A “SELL THE NEWS” EARNINGS SEASON COMING UP?
Stocks have been on a tear as investors price in a very strong earnings season for Q1, but how much of this is actually in the market already? David Rosenberg notes that stocks are unlikely to continue their rally based on the high levels of optimism and low negative preannouncements:
“Finally, Q1 earnings season kicks off today with Alcoa after the bell. There is a nifty little article on page C1 of the WSJ which notes that when we head into quarters with tremendous optimism and a very low negative earnings preannouncement ratio like we have now (1.3x versus the long-turn norm of 2.1x), the equity market struggles in the first month of the reporting season as either the results do not live up to their billing or they do and a round of profit-taking takes hold. When negative pre-announcements are low, the S&P 500 is down 1% on average the first month of the reporting quarter. When pessimism is high and the negative pre-announcement ratio is above-normal, the market rallies an average of 2.1%.”
Source: Gluskin Sheff



Time will tell I guess.
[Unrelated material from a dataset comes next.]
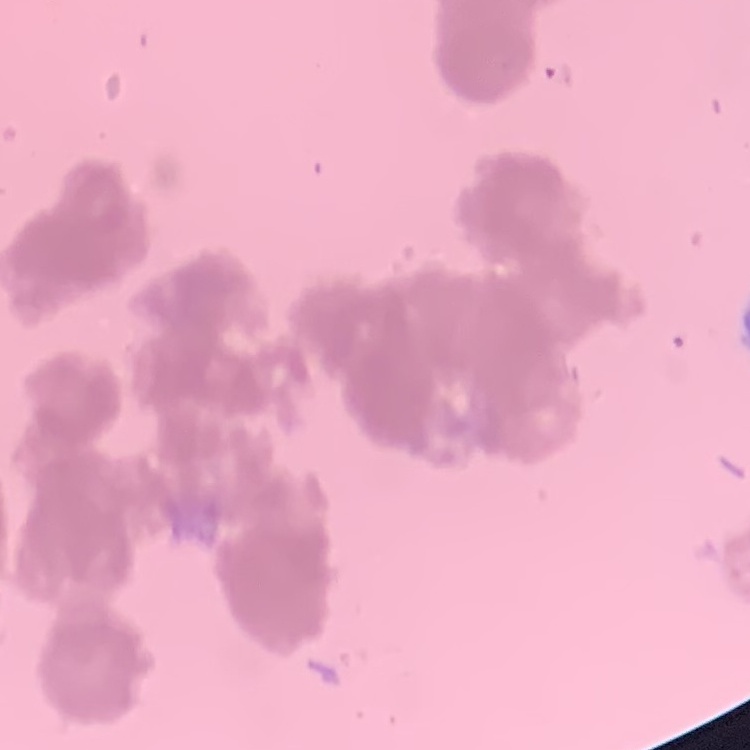
erythrocyte_morphology: rouleaux formation
image_type: one tile cut from a larger photomicrograph
preparation: thin peripheral smear
stain: Field's or Giemsa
I really question whether or not the markets will permit a traditional 10% correction ever again. We got close in January, but there was an intra-day reversal and, the next thing you know, the worst close was no lower than 8% or so from the peak. As soon as we get close to what would likely be an entry point for a lot of “cash on the sidelines,” traders trying to get ahead of the curve plunge in and start driving the market back up. It seems like the handful of folks who are buying and selling are so zealous to drive prices up that there won’t be an opportunity for people who missed this most recent rally to get back in anytime soon.
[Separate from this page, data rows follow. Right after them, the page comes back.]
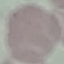

Summary:
  - Result: no malaria parasites seen
  - Stain: Giemsa
  - Image type: cell patch, automatically extracted from a larger field of view and resized to 64 × 64 pixels
  - Capture: smartphone camera at the microscope eyepiece
  - Preparation: thin smear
I don’t know if Bollinger Bands and short-term moving averages (like 20 days) mean anything, but the S&P 500 has been coasting along (and recently breaching) the upper Bolling Band of its 20-day SMA for weeks now. And, in fact, the lower Bollinger Band of the 20-day SMA is actually above both the 50 and 100 day SMAs. I’m not sure, but I think this makes it, as Hussman puts it, “strenuously overbought.”
But does it even matter? Maybe mean reversion has also gone out of style as well?